**Exercise objective**
Translate into Spanish the sentence "This result is from mimicking, not technological determinism." from the blog post on minimalist sports cars below.

**Exercise text**
********************

Thursday, 26 March 2020

Folllowing on from Our Host's Post...

How about this.  If you are going to design a simple minimalist sports car, using readily available mechanical parts, you always seem to end up here - and this is just a short selection



Lotus 7 1963


Dutton B Type


Locost - see the Haynes book
 Westfield 7 pre - litigation



14 comments:

DCBain said...

I don't doubt that they're a ton of fun to drive but watching them race is more boring than Formula One - and from my perspective that's saying something!

Mark Wadsworth said...

Exactly, the inevitability of design convergence if you have a few basic rules.

Lola said...

DCBain..only the Lotus 7 was designed as a racer. And i disagree about boring. Because they have no aero you can have 4 to 6 going into a corner together. I actually race a coupe version and it's a hoot.

Mark Wadsworth said...

... like a great white shark and a killer whale. Made by 'different manufacturers' out of 'different parts', but look and function much the same.

Tim Worstall said...

Not so much really. They're all trying to copy the Lotus 7.

There are other species of kit car. Those trying to copy the Morgan for example (Marlin etc).

This result is from mimicking, not technological determinism.

Mark Wadsworth said...

TW, yes, there is an element of that. But only because Lotus got there first (the race to the lightest, cheapest, most basic).

Most lorries or buses look the same. Are they copying each other, or is that just the best design for the job?

Lola said...

********************

**Data extract**
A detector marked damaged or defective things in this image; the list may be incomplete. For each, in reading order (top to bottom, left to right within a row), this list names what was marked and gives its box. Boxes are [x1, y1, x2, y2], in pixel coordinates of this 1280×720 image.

********************

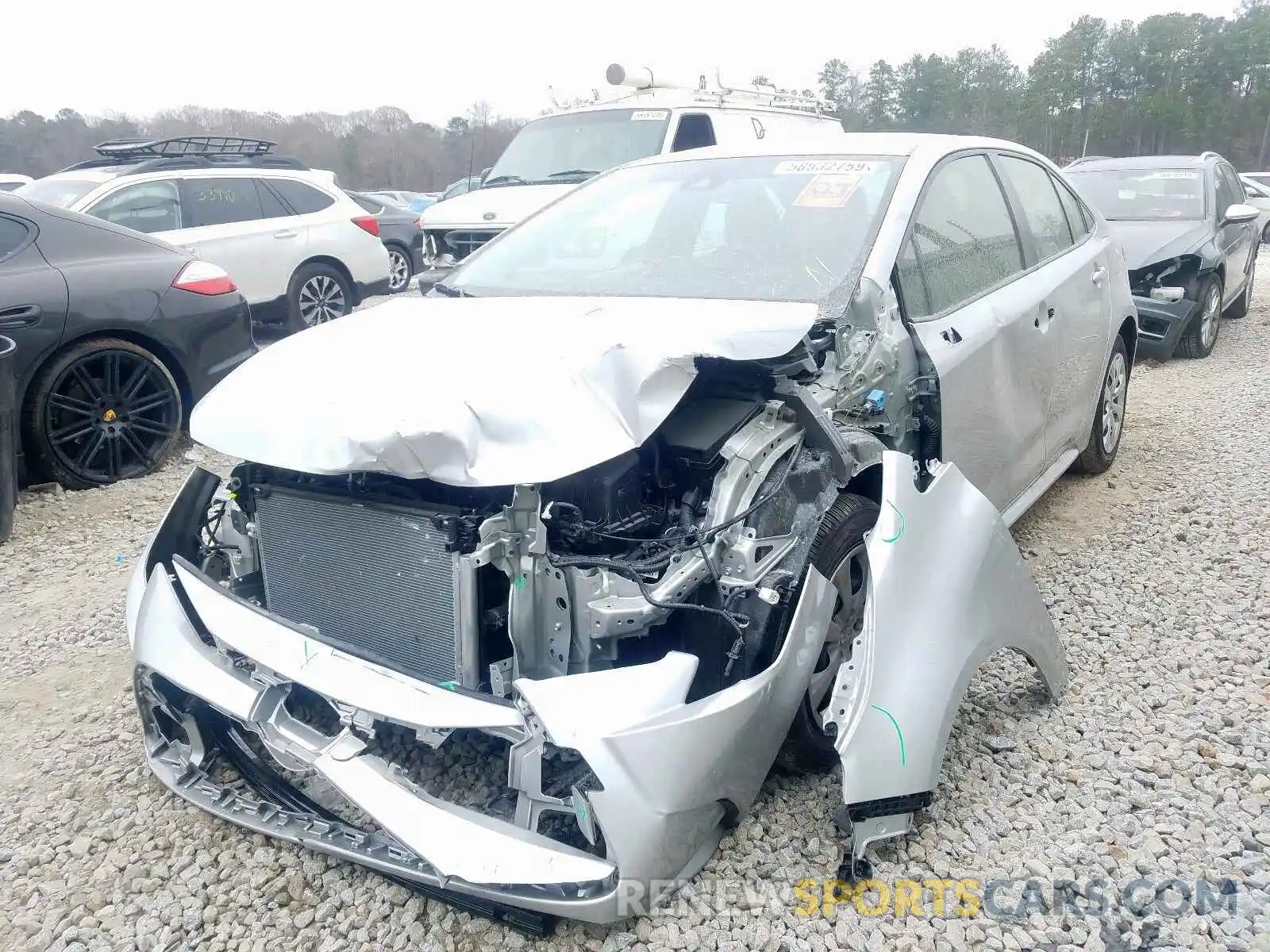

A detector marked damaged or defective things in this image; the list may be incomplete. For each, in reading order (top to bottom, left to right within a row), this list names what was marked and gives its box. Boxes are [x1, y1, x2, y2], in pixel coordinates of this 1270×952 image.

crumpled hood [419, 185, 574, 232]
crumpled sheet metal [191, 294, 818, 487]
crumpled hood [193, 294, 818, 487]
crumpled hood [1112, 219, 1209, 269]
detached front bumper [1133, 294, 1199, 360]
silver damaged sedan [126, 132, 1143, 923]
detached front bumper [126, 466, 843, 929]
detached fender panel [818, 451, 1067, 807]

********************

**Exercise output**
Este resultado se debe a la imitación, no al determinismo tecnológico.